In diesem Jahr wird erstmals der "Hofer Goldpreis" vergeben. Diese neue Auszeichnung erinnert an den legendären Festivalleiter Heinz Badewitz, der 2016 plötzlich verstorben war. Der "Hofer Goldpreis" ist mit 35.000 Euro dotiert und wird am Samstag an den Regisseur des besten deutschen Erstlingsfilms verliehen.

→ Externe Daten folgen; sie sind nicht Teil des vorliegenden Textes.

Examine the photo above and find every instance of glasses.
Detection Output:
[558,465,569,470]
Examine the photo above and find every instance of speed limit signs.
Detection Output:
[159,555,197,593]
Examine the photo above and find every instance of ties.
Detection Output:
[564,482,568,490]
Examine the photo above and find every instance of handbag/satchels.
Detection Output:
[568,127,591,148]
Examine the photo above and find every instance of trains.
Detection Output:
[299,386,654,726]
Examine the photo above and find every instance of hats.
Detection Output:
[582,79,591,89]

Hofer Filmtage zum zweiten Mal mit Thorsten Schaumann

Geleitet werden die Hofer Filmtage nun zum zweiten Mal von Thorsten Schaumann. Er will das renommierte Festival behutsam weiter entwickeln. So gibt es neben den Filmpremieren auch Neuerungen: Unter dem Titel "HoFPlus" gibt es Diskussionsrunden und Info-Veranstaltungen zum Beispiel über die neue Vertrauensstelle der Film- und Fernsehbranche gegen sexuelle Belästigung oder über die Internet-Verleih-Plattform "Kino on demand".

Unter der Marke "HoF – Home of Films" präsentieren sich dort erstmals Hofer Festivalfilme. Wim Wenders hatte den Name der oberfränkischen Stadt Hof mit Anspielung auf das erfolgreiche Festival als "Home of Films" buchstabiert.